Records drawn from a dataset:
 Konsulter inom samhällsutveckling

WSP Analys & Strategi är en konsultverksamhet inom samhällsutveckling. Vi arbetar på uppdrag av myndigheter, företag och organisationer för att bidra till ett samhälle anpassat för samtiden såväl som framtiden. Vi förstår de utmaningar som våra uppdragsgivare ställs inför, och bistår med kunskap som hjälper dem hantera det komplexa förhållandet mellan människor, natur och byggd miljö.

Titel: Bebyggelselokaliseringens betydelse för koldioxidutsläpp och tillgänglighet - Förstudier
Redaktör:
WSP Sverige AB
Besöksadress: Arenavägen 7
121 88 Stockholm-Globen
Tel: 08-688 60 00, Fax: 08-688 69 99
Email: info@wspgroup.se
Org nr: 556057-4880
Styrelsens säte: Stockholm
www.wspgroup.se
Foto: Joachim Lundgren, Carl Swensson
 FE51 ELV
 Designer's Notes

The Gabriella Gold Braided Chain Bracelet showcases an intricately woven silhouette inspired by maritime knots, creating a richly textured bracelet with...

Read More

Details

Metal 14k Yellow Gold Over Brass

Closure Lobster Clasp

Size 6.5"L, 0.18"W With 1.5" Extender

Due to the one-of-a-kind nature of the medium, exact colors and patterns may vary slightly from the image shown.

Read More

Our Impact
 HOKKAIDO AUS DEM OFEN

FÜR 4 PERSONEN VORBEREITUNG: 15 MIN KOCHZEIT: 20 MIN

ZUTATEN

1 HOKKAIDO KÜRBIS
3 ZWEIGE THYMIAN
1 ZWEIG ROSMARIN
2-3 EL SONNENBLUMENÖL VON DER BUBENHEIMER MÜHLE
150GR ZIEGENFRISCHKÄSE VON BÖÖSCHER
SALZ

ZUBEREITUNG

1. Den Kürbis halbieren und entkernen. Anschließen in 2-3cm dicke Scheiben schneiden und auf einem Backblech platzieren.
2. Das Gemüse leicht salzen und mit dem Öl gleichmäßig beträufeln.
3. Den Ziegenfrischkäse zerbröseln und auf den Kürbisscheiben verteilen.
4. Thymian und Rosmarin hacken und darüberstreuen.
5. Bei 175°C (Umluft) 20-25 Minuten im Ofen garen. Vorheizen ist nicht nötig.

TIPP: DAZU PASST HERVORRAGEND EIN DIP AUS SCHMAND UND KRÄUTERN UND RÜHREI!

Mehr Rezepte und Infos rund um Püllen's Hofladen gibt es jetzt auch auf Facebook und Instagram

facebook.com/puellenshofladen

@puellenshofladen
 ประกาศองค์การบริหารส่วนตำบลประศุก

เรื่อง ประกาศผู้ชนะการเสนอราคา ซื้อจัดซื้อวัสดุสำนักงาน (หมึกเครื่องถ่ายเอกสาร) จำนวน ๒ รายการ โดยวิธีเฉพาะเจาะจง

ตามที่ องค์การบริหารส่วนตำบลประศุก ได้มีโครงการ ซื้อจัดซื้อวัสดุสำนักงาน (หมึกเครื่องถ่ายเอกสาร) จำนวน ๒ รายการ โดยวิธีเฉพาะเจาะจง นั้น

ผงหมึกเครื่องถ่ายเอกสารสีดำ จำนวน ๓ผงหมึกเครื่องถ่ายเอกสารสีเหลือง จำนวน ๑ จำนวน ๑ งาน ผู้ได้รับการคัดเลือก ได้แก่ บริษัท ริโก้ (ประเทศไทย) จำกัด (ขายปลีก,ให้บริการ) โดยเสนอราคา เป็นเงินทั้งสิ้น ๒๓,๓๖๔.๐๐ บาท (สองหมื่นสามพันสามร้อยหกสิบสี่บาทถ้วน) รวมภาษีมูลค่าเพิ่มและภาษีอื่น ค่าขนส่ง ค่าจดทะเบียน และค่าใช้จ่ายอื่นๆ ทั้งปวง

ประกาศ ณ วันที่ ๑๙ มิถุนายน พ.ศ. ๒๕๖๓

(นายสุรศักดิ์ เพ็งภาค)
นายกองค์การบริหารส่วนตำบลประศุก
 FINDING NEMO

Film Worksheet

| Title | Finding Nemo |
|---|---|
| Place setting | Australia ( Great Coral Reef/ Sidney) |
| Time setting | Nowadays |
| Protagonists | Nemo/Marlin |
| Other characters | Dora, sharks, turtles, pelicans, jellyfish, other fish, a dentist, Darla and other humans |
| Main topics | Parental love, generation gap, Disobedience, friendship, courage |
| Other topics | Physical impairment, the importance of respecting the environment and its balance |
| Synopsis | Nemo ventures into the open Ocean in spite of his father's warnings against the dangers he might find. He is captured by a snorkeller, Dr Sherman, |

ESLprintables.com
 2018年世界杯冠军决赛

__PROBLEM REQUIREMENTS__: Exact duplication is required for the lines above, from the line that contains "Titel: Bebyggelselokaliseringens betydelse" to the line that contains "ตามที่ องค์การบริหารส่วนตำบลประศุก ได้มีโครงการ", inclusive; omit all others.

__RESULT OF THE EXERCISE__:
Titel: Bebyggelselokaliseringens betydelse för koldioxidutsläpp och tillgänglighet - Förstudier
Redaktör:
WSP Sverige AB
Besöksadress: Arenavägen 7
121 88 Stockholm-Globen
Tel: 08-688 60 00, Fax: 08-688 69 99
Email: info@wspgroup.se
Org nr: 556057-4880
Styrelsens säte: Stockholm
www.wspgroup.se
Foto: Joachim Lundgren, Carl Swensson
 FE51 ELV
 Designer's Notes

The Gabriella Gold Braided Chain Bracelet showcases an intricately woven silhouette inspired by maritime knots, creating a richly textured bracelet with...

Read More

Details

Metal 14k Yellow Gold Over Brass

Closure Lobster Clasp

Size 6.5"L, 0.18"W With 1.5" Extender

Due to the one-of-a-kind nature of the medium, exact colors and patterns may vary slightly from the image shown.

Read More

Our Impact
 HOKKAIDO AUS DEM OFEN

FÜR 4 PERSONEN VORBEREITUNG: 15 MIN KOCHZEIT: 20 MIN

ZUTATEN

1 HOKKAIDO KÜRBIS
3 ZWEIGE THYMIAN
1 ZWEIG ROSMARIN
2-3 EL SONNENBLUMENÖL VON DER BUBENHEIMER MÜHLE
150GR ZIEGENFRISCHKÄSE VON BÖÖSCHER
SALZ

ZUBEREITUNG

1. Den Kürbis halbieren und entkernen. Anschließen in 2-3cm dicke Scheiben schneiden und auf einem Backblech platzieren.
2. Das Gemüse leicht salzen und mit dem Öl gleichmäßig beträufeln.
3. Den Ziegenfrischkäse zerbröseln und auf den Kürbisscheiben verteilen.
4. Thymian und Rosmarin hacken und darüberstreuen.
5. Bei 175°C (Umluft) 20-25 Minuten im Ofen garen. Vorheizen ist nicht nötig.

TIPP: DAZU PASST HERVORRAGEND EIN DIP AUS SCHMAND UND KRÄUTERN UND RÜHREI!

Mehr Rezepte und Infos rund um Püllen's Hofladen gibt es jetzt auch auf Facebook und Instagram

facebook.com/puellenshofladen

@puellenshofladen
 ประกาศองค์การบริหารส่วนตำบลประศุก

เรื่อง ประกาศผู้ชนะการเสนอราคา ซื้อจัดซื้อวัสดุสำนักงาน (หมึกเครื่องถ่ายเอกสาร) จำนวน ๒ รายการ โดยวิธีเฉพาะเจาะจง

ตามที่ องค์การบริหารส่วนตำบลประศุก ได้มีโครงการ ซื้อจัดซื้อวัสดุสำนักงาน (หมึกเครื่องถ่ายเอกสาร) จำนวน ๒ รายการ โดยวิธีเฉพาะเจาะจง นั้น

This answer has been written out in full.